PADANG, KLIKPOSITIF — Bertepatan dengan peringatan Hari Buruh Internasional (May Day) 2026, Wali Kota Padang Fadly Amran, menggelar pertemuan bersama sejumlah serikat pekerja yang tergabung dalam Federasi Serikat Pekerja Metal Indonesia (FSPMI) Kota Padang, di Kediaman Resmi Wali Kota, Jumat (1/5/2026).

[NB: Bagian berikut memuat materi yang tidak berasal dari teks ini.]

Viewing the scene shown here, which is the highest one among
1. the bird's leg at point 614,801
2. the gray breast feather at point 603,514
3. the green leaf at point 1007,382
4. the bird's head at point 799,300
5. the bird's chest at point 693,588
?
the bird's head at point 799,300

Pertemuan tersebut menjadi ruang dialog terbuka antara Pemerintah Kota (Pemko) Padang dan kalangan pekerja untuk menyerap berbagai aspirasi terkait ketenagakerjaan, mulai dari regulasi, pengupahan, hingga perlindungan tenaga kerja.
Turut hadir Penjabat Sekretaris Daerah (Pj Sekda) Kota Padang Raju Minropa, bersama Kepala Dinas Tenaga Kerja dan Perindustrian (Disnakerin), Ferri Erviyan Rinaldi dan sejumlah kepala OPD terkait, serta Ketua LKAAM Sumatera Barat (Sumbar), Fauzi Bahar.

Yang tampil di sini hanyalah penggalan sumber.